• PROVIDED PASSAGE:
══════════
4. Basic issues and research in mathematics education: Students become acquainted with both state and national standards through assigned readings from the Mathematics Framework for California Public Schools and the NCTM’s Principles and Standards for Secondary Mathematics along with its Research Companion. Students also read, summarize, and discuss pieces on alternative assessment, constructivism, English language learners, equity and access, literacy, and group collaboration in the mathematics classroom, to name a few. These issues are framed through assigned readings from such sources as Stigler and Hiebert’s The Teaching Gap, E.D. Hirsch’s The Schools We Need and Why We Don’t Have Them, Jeannie Oakes’ Teaching to Change the World, the NRC volume How People Learn, and NCTM’s Journal for Research in Mathematics Education.
5. Building of a portfolio: Students assemble a portfolio following careful specifications. The portfolio includes such items as a writeup of one of the problems of the week with discussion of solution process and development of several solution paths, a summary of one of the assigned readings with discussion of how it influenced the student’s conception of good mathematics instruction, and two lesson plans, each centered around a model lesson or pedagogical approach from class. Students also summarize in the portfolio their growth in understanding during the two-quarter course.
6. Professional development and support opportunities: Students learn about the NCTM and its California affiliate, the California Mathematics Council, and their associated publications and conferences. They learn about various locally based operations, such as the Mathematics Content Program for Teachers housed in the UCLA Mathematics Department, and the UCLA Mathematics Project housed in Education. They learn about the diagnostic tests and services available for school classes from the Mathematics Diagnostic Testing Project. They learn about National Board Certification as a route toward expanding professional competence.
The choice of mathematics topics covered in the math teaching course varies somewhat from year to year, though the selection has always been consistent with the CBMS recommendations. The complete log for the math teaching course for Fall Quarter 2004 and Winter Quarter 2005 will be posted on the UCLA Mathematics Department web site (see www.math.ucla.edu/mathed/). Roughly speaking, the flow of topics in the course was as follows.
The course opened with a look at concept analysis, problem analysis, and the language of mathematics, particularly definitions. There followed a look at real and complex numbers and their number subsystems, starting with the arithmetic of the integers and rational numbers, and including such topics as equivalence relations and classes, infinity, one-to-one correspondences, the division algorithm, decimal representation of real numbers, repeating and terminating decimals, complex numbers, rectangular and polar representations, and stereographic projection. Abstract algebraic systems such as groups, rings, and fields were discussed in connection with concrete number subsystems of the reals and complexes. Next came a look at the function concept and at the menagerie of functions appearing in the secondary curriculum, including polynomial, rational, and exponential functions. This was followed by a look at equations, solutions of equations, transformation of equations, and polynomial equations. Finally came a long look at geometry, including Euclidean geometry, synthetic and analytic proofs, spherical geometry, areas, volumes, transformations, and symmetries. Interspersed were guest presentations on data analysis, on hyperbolic geometry, and on Geometer’s Sketchpad.
══════════
• THE DATA:

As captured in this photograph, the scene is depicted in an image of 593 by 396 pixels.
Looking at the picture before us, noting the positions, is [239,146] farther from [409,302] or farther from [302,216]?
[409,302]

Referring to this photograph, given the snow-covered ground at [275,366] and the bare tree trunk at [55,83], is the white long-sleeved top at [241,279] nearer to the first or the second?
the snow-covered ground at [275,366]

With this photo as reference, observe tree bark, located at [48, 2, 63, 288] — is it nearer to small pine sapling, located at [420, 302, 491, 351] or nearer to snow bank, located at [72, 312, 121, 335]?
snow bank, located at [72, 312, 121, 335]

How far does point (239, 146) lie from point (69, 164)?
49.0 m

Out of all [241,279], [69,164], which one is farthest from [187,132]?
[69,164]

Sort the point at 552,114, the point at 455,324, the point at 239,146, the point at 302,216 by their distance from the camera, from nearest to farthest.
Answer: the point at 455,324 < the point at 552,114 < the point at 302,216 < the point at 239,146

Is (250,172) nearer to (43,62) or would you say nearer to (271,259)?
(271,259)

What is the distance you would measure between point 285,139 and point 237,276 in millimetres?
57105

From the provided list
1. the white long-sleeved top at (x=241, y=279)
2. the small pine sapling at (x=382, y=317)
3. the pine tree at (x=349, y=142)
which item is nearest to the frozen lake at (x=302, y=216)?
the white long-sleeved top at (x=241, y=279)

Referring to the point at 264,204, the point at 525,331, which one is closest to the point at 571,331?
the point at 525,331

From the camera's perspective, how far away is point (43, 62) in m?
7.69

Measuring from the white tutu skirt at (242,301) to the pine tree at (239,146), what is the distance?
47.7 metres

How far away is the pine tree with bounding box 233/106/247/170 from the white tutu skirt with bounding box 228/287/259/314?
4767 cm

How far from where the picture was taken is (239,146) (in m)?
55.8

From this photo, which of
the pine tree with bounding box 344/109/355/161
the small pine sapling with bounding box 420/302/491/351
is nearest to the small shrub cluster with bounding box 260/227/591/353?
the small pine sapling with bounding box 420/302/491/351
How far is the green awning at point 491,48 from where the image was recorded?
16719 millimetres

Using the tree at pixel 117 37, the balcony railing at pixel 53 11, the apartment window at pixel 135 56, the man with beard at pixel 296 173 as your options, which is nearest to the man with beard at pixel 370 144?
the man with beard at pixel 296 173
══════════
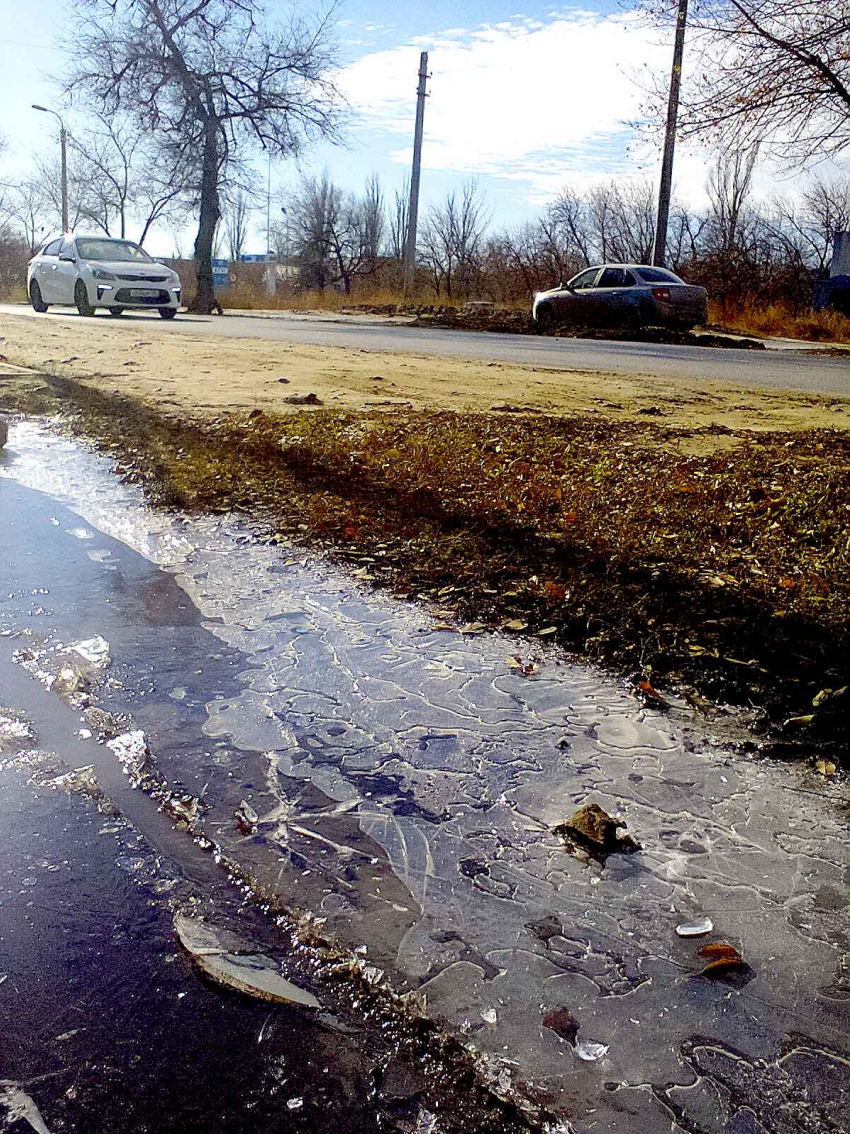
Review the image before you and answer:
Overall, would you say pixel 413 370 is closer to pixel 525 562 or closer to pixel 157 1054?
══════════
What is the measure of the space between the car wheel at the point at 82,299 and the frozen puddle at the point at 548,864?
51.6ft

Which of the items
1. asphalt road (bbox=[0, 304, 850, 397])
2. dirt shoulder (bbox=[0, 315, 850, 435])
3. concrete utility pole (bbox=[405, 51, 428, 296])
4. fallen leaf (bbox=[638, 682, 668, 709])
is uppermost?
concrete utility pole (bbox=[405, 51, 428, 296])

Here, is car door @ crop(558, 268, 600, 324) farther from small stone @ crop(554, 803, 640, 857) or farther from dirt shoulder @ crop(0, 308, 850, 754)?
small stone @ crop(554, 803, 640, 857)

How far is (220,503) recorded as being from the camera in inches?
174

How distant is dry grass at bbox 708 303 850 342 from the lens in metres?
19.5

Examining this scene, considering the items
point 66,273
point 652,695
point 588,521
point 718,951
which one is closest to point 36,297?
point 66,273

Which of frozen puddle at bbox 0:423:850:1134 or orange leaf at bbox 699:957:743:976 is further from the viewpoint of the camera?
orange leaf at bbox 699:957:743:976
══════════
• LIST OF TASKS:
1. Please answer these questions from the course description, one line each:
(a) What is the California affiliate of the NCTM called?
(b) How many lesson plans go into the portfolio?
(c) With what did the course open?
2. Continue the course description from its final sentence.
The records come from a separate source, unrelated to the course description.

• RESULTS IN ORDER:
1.
(a) The California Mathematics Council.
(b) Two.
(c) A look at concept analysis, problem analysis, and the language of mathematics, particularly definitions.

2.
The two quarters allocated to the math teaching course are not nearly enough to treat all topics that merit coverage. The extended focus on geometry was done at the expense of probability, which had been covered in earlier years. One topic that was not covered for lack of time was the use of EXCEL for instruction in mathematics.
BASIS FOR GRADING
We have opted for a highly structured course environment, in which the expectations are carefully laid out for the students, and there are frequent checks informing both instructors and students of progress toward meeting the course objectives. This responds in part to our sense of responsibility that the students be held accountable for all that was laid out in the proposal for accreditation of the Math SMPP. The course environment models one approach that secondary teachers might find useful for handling classroom organization.
Students expecting a methods-only experience with trivial math content learn up front that the course includes a substantial content component, though taught from a different perspective than in their other mathematic courses. The Math SMPP combined with the math teaching track of the UCLA mathematics major is actually tougher than other tracks of the mathematics major, and this challenge to the students is reflected in the high standards we expect to be maintained in the math teaching course. This philosophy echoes the views expressed by Stephen Willoughby in his autobiography The Other End of the Log. According to Patrick Callahan (personal communication), beefing up the teaching track of the mathematics major at the University of Texas in the 1990’s actually led to a large increase in student enrollment in the teaching track.
The grades in the math teaching course this past year were determined according to the following scheme.
Quizzes, 12.5%: A brief “gimme” quiz on the math content reading for the week is given during the first 5-10 minutes of class. The quizzes ask for two or three items or statements, designed to be answered easily by anyone who has given thought to the reading assignment.
Quickwrites, 12.5%: A brief summary and analysis of the math/ed reading is required via email each week.
Problems of the week, 15%: A novel high-school level problem is assigned each week. Students submit a thorough solution and also a description of their problem solving process.
Exercises, 15%: A homework assignment of about 6 problems from the math content textbook is due each week. Occasionally a reader has been hired to grade the math exercise solutions.
Observations, 10%: Five hours of instructor-guided observation in local secondary schools are required each quarter.
Participation, 10%: Attendance, promptness, and on-task participation are required in the course.
Final paper or portfolio, 12.5%: At the end of the first quarter, students submit a paper analyzing their student observations in the light of the California Framework and the NCTM Principles and Standards. At the end of the second quarter, students submit a portfolio covering various aspects of the entire course, including exemplar lessons and a list of other items as noted earlier.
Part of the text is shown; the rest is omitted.